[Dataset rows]
###

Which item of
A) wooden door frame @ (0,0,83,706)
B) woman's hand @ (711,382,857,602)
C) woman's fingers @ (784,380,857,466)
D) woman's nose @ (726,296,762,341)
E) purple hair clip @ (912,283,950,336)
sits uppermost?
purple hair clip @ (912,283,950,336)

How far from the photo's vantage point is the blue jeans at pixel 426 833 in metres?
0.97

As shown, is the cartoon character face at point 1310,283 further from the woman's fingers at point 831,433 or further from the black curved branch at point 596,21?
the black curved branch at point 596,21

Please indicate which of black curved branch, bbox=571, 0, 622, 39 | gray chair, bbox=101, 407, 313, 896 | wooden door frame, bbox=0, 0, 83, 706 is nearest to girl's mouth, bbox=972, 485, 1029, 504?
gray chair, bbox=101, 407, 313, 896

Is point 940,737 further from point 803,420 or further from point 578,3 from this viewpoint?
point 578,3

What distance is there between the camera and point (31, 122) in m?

###

» Stated task
Reproduce the entire listing above word for word, line by line.

» Output of the task
Which item of
A) wooden door frame @ (0,0,83,706)
B) woman's hand @ (711,382,857,602)
C) woman's fingers @ (784,380,857,466)
D) woman's nose @ (726,296,762,341)
E) purple hair clip @ (912,283,950,336)
sits uppermost?
purple hair clip @ (912,283,950,336)

How far from the photo's vantage point is the blue jeans at pixel 426 833 in metres?
0.97

As shown, is the cartoon character face at point 1310,283 further from the woman's fingers at point 831,433 or further from the black curved branch at point 596,21?
the black curved branch at point 596,21

Please indicate which of black curved branch, bbox=571, 0, 622, 39 | gray chair, bbox=101, 407, 313, 896 | wooden door frame, bbox=0, 0, 83, 706 is nearest to girl's mouth, bbox=972, 485, 1029, 504?
gray chair, bbox=101, 407, 313, 896

Is point 940,737 further from point 803,420 or further from point 578,3 from this viewpoint?
point 578,3

What distance is there between the camera and point (31, 122) in m?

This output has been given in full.